- Extract provided
The Wall Street Journal recently described “School Nurses New Role in Children’s Health.” This provoked Da Coach to think about possibilities of turning over all school health and physical education to school nurses. Why not? They couldn’t do any worse than the current situation.
Why waste time pretending to teach kids to survive and thrive in our over-nourished, stressed-out, inactive society when they can get first-class school-based medical care right down the hall?
Obesity among school-age children has more than tripled in just the past 20 years, and 33% of students are obese or overweight (over fat). According to the article's author, the real sickness story is that all this fat carries serious mental and physical health issues, including depression and a growing number of diabetes cases.
With more and more obese kids manifesting chronic disease, school nurses are being overwhelmed with students needing more sophisticated medical care than traditionally has been provided. It has become such a trend that school-based health centers are opening. “Clinics usually are inside or adjacent to school building, with a medical staff including pediatricians and nurse practitioners who can bill services to Medicaid and private insurance,” Laura Landro reports.
Apparently, school-based health (sickness) centers have nearly doubled in number since 1998 to about 2,000. “The Obama administration’s new health law appropriated $200 million through 2013 for the centers to build new facilities, purchase equipment and expand services,” according to the article. Besides reimbursements, school-based health clinics’ funding comes from state and federal government grants and private foundations. Some clinics are operated by nonprofit hospital systems.
Wow, this is an interesting development.
Da Coach can see a shift from our old-and-tired health and physical education to real sickness care education. Why waste time pretending to teach kids to survive and thrive in our over-nourished, stressed-out, inactive society when they can get first-class school-based medical care right down the hall? Forget prevention and quality health and physical education. Parents and school officials don’t seem to care about it anyway.
Besides, at current levels of increased childhood obesity and chronic diseases like Type 2 diabetes and hypertension, who knows how early American kids are going to need these quasi-medical interventions?
Besides, quality health and daily physical education have been almost abandoned by many school districts across the nation anyway. So, well … perhaps times have just changed and we can forget about disease prevention and health promotion as a core value of American education.
Anyway, parents who want their kids to experience real health and fitness can send them out for a sports team. Those not ready for sports, go see the school nurse.

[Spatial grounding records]
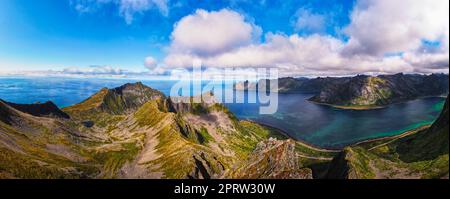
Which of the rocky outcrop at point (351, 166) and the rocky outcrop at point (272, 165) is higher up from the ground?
the rocky outcrop at point (272, 165)

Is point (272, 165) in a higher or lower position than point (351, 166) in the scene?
higher

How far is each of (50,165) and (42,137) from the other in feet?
172

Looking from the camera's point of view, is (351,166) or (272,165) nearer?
(272,165)

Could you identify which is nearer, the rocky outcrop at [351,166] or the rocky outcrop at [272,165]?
the rocky outcrop at [272,165]

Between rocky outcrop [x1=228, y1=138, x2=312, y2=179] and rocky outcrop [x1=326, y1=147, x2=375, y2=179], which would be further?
rocky outcrop [x1=326, y1=147, x2=375, y2=179]

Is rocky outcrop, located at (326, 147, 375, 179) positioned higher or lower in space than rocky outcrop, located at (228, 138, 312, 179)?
lower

- Problem description
In the commentary on school-based health clinics, edit the passage from "Apparently, school-based health" up to and including "nonprofit hospital systems.", replacing "nonprofit" with "charitable".

- Written answer
Apparently, school-based health (sickness) centers have nearly doubled in number since 1998 to about 2,000. “The Obama administration’s new health law appropriated $200 million through 2013 for the centers to build new facilities, purchase equipment and expand services,” according to the article. Besides reimbursements, school-based health clinics’ funding comes from state and federal government grants and private foundations. Some clinics are operated by charitable hospital systems.